[[ The data, beginning ]]
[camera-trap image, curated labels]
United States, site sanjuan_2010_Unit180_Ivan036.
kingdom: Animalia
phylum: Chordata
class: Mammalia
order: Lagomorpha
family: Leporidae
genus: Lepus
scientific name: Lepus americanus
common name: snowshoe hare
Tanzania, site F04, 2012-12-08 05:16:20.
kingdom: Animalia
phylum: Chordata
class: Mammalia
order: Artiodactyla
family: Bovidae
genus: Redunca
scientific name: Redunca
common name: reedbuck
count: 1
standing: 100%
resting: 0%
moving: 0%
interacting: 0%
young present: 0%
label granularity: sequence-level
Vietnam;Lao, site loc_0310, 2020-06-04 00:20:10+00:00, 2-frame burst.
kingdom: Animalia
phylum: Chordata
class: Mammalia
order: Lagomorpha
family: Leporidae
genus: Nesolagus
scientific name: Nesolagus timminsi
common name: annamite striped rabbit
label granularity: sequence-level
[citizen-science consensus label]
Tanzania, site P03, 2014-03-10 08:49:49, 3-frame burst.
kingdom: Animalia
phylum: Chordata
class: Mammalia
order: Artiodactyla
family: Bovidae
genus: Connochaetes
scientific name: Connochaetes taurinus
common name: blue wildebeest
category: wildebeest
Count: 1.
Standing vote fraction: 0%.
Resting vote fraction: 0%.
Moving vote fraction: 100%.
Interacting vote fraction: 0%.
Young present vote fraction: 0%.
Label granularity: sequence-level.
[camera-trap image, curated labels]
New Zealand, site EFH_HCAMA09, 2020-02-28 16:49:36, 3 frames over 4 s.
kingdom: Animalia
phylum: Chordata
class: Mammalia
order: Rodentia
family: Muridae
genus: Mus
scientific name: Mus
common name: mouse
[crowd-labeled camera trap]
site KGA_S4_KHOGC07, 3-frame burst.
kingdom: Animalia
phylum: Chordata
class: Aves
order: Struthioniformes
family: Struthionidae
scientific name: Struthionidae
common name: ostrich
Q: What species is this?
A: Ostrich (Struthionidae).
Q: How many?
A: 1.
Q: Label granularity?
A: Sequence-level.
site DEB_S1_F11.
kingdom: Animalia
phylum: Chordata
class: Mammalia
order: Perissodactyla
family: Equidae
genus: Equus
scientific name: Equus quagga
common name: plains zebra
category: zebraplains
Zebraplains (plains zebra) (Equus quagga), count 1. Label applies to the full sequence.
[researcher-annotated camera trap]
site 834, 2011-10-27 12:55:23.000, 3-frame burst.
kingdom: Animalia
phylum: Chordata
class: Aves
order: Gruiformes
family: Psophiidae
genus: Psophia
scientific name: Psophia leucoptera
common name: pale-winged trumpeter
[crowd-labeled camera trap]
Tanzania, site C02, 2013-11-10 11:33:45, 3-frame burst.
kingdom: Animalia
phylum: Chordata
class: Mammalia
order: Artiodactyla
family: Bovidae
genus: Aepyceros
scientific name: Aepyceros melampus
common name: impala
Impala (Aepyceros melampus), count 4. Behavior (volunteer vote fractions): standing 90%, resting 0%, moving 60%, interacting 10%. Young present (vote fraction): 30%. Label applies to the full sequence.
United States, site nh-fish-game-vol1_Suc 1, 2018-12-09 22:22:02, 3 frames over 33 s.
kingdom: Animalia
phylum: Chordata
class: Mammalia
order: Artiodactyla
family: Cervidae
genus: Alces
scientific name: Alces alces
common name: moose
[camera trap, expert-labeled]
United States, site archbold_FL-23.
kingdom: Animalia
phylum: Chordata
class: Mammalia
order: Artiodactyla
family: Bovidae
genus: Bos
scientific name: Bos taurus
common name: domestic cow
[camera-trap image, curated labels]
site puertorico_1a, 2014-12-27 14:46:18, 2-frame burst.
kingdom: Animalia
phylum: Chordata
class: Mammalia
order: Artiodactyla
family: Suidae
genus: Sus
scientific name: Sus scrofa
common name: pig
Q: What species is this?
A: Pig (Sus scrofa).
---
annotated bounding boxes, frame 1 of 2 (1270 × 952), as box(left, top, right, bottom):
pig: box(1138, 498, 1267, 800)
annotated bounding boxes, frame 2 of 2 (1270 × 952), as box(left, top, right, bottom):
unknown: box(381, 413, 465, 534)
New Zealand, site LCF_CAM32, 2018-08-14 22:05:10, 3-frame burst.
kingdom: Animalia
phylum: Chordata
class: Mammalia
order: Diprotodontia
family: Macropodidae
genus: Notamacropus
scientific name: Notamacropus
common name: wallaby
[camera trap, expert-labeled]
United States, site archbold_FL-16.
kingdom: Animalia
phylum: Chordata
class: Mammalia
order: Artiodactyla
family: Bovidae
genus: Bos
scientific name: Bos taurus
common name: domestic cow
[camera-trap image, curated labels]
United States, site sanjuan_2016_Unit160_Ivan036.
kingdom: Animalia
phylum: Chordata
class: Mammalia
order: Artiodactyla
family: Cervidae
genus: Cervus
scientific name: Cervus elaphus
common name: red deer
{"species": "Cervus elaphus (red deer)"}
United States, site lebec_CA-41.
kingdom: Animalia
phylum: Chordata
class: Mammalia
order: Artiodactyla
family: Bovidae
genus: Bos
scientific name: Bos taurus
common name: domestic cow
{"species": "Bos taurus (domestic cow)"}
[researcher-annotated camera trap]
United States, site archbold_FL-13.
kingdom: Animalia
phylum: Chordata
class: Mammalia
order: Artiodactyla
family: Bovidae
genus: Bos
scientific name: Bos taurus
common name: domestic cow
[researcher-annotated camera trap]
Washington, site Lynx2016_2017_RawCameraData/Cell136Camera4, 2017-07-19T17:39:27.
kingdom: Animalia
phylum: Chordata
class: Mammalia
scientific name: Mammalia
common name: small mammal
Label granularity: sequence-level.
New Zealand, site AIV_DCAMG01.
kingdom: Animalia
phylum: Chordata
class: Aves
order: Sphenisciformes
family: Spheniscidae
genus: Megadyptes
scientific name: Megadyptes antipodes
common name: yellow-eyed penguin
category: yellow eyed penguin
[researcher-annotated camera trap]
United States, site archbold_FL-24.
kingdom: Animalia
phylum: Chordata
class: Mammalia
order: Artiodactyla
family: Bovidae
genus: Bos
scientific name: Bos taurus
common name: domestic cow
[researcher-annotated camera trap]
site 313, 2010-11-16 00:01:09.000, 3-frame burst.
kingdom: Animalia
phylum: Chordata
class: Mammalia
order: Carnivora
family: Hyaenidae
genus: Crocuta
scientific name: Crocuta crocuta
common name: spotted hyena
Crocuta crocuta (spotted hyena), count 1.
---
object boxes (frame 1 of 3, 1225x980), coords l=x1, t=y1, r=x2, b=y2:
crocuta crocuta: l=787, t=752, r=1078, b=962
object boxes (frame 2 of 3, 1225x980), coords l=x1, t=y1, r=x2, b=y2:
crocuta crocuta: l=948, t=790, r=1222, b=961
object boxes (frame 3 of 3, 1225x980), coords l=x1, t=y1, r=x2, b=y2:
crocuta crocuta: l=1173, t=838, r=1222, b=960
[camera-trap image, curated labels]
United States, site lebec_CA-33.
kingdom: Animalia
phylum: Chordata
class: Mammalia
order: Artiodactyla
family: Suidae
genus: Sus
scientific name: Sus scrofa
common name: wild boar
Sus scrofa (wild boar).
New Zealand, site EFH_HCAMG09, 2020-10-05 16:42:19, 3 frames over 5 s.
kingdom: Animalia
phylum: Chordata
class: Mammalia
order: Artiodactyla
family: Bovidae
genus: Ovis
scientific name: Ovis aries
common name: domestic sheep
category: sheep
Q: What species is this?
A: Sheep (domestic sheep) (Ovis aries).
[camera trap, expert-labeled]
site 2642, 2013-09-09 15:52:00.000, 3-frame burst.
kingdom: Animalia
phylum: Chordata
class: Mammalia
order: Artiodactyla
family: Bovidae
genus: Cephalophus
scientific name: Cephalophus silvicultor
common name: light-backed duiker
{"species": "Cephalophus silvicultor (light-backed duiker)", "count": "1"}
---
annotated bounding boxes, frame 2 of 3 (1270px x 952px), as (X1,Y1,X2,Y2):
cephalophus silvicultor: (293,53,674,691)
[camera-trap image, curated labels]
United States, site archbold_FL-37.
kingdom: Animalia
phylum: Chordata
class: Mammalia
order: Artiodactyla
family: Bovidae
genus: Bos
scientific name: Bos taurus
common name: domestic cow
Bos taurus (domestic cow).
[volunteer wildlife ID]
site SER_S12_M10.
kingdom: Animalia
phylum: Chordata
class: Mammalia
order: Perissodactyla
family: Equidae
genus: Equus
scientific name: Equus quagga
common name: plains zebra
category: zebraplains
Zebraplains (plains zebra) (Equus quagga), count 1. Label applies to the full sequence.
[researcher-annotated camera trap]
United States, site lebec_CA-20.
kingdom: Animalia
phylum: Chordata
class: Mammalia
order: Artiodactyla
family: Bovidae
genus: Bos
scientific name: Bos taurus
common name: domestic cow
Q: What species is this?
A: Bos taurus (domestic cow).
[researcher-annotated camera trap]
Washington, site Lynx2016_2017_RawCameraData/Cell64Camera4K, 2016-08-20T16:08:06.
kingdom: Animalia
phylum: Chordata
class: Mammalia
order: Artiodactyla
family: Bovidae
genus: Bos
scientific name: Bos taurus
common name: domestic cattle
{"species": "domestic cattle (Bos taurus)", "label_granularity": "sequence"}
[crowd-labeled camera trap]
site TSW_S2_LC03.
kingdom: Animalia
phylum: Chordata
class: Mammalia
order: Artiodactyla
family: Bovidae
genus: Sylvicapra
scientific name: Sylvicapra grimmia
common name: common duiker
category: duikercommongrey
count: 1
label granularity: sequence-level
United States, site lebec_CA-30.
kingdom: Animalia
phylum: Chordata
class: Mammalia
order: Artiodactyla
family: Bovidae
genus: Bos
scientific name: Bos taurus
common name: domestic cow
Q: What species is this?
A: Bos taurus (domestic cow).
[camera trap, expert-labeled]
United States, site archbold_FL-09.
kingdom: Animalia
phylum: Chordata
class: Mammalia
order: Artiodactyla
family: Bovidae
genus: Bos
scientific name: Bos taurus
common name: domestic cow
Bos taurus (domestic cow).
[[ The data, end ]]
### [Assigned task]
Each line from the start of the listing above through the line containing "common name: ostrich" should be copied exactly, please, with no other lines added.

### [The completed task]
[camera-trap image, curated labels]
United States, site sanjuan_2010_Unit180_Ivan036.
kingdom: Animalia
phylum: Chordata
class: Mammalia
order: Lagomorpha
family: Leporidae
genus: Lepus
scientific name: Lepus americanus
common name: snowshoe hare
Tanzania, site F04, 2012-12-08 05:16:20.
kingdom: Animalia
phylum: Chordata
class: Mammalia
order: Artiodactyla
family: Bovidae
genus: Redunca
scientific name: Redunca
common name: reedbuck
count: 1
standing: 100%
resting: 0%
moving: 0%
interacting: 0%
young present: 0%
label granularity: sequence-level
Vietnam;Lao, site loc_0310, 2020-06-04 00:20:10+00:00, 2-frame burst.
kingdom: Animalia
phylum: Chordata
class: Mammalia
order: Lagomorpha
family: Leporidae
genus: Nesolagus
scientific name: Nesolagus timminsi
common name: annamite striped rabbit
label granularity: sequence-level
[citizen-science consensus label]
Tanzania, site P03, 2014-03-10 08:49:49, 3-frame burst.
kingdom: Animalia
phylum: Chordata
class: Mammalia
order: Artiodactyla
family: Bovidae
genus: Connochaetes
scientific name: Connochaetes taurinus
common name: blue wildebeest
category: wildebeest
Count: 1.
Standing vote fraction: 0%.
Resting vote fraction: 0%.
Moving vote fraction: 100%.
Interacting vote fraction: 0%.
Young present vote fraction: 0%.
Label granularity: sequence-level.
[camera-trap image, curated labels]
New Zealand, site EFH_HCAMA09, 2020-02-28 16:49:36, 3 frames over 4 s.
kingdom: Animalia
phylum: Chordata
class: Mammalia
order: Rodentia
family: Muridae
genus: Mus
scientific name: Mus
common name: mouse
[crowd-labeled camera trap]
site KGA_S4_KHOGC07, 3-frame burst.
kingdom: Animalia
phylum: Chordata
class: Aves
order: Struthioniformes
family: Struthionidae
scientific name: Struthionidae
common name: ostrich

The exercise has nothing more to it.